Замените «зарубежные фестивали» на «российские фестивали» и приведите отрывок интервью от «Борис Нелепо: Как» до «дойти до зрителя?».

*Выбранный текст:*

━━━━━━━━━━━━━━━━

Борис Нелепо: Как вы думаете, какие-нибудь есть перспективы, конечно, не проката, но выпуска на ДВД, то есть, интересуются ли зарубежные фестивали этим фильмом? Вы представляете какое-то следующее воскрешение этому фильму, потому что ему еще только предстоит дойти до зрителя?
Виталий Манский: Смотрите, этот фильм мы все-таки показывали в центре Москвы, в кинотеатре “Художественный”, в большом зале, и фильм посмотрело много людей, и фильм получил, что очень важно, Гран-при фестиваля. Значит, он уже вписан в историю фестиваля, и всегда, при всех ретроспективах фестивальных, при всех взглядах назад он будет, безусловно, существовать, потому что он стал знаком фестиваля. Каждый фильм Гран-при уже в некоем смысле находится в этой истории. Затем он получил национальную премию “Лавр”, как лучший арт-фильм. Это решение уже не трех членов жюри фестиваля, это решение 37-и профессионалов, живущих на территории всей России. И в этом смысле эта картина тоже уже и увидена, и вписана. Что же касается проката зрительского, вы знаете, что происходит с настоящим вообще в нашей жизни. Не только настоящим документальным кино, но и настоящим художественным кино, с настоящим театром, с настоящей литературой, с настоящей музыкой. Мы знаем, что сегодня собирает стадионы, а что играется в маленьких помещениях, даже в Концертном зале Чайковского, сколько там мест. Сколько там зрителей, а сколько на какую-то “Виагру” или “Фабрику Звезд” в Олимпийском стадионе. Но это, прежде всего, это пройдет, но еще немаловажной обстоятельно, что вот эти “Виагры”, они свои стадионы собирают один раз в жизни, а такие фильмы, как сделал Олег Морозов, они обречены в вечность. Поэтому свои маленькие аудитории по 100-200 человек они будут собрать 10, 20, 30, 100 лет. Прошло уже лет 90 со всеми выхода фильма “Нанук с севера” Флаэрти, “Человек с киноаппаратом” Вертова, но раз в месяц в какой-то точке мира эти картины показываются. Под эти картины сочиняется новая музыка. Настоящее обречено на вечность, а мнимое обречено на сиюминутность.
Борис Нелепо: Напомню, что фильм Виталия Манского “Девственность” – это первый российский документальный фильм, вышедший за многие годы в прокат. В обозримом будущем “Девственность” должны будут показать в “Закрытом показе” на Первом канале, я рекомендую обратить внимание на этот фильм.

━━━━━━━━━━━━━━━━

*Исходные данные:*
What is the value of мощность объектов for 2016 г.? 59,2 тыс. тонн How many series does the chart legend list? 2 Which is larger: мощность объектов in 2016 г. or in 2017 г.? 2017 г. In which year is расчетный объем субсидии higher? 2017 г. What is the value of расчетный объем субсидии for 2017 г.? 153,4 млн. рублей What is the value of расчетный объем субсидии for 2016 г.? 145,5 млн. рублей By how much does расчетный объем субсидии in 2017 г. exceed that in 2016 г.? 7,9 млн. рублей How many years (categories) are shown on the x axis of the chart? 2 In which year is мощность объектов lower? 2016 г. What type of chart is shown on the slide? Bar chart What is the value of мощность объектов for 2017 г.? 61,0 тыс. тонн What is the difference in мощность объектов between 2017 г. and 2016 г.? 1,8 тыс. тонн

━━━━━━━━━━━━━━━━

*Ответ:*
Борис Нелепо: Как вы думаете, какие-нибудь есть перспективы, конечно, не проката, но выпуска на ДВД, то есть, интересуются ли российские фестивали этим фильмом? Вы представляете какое-то следующее воскрешение этому фильму, потому что ему еще только предстоит дойти до зрителя?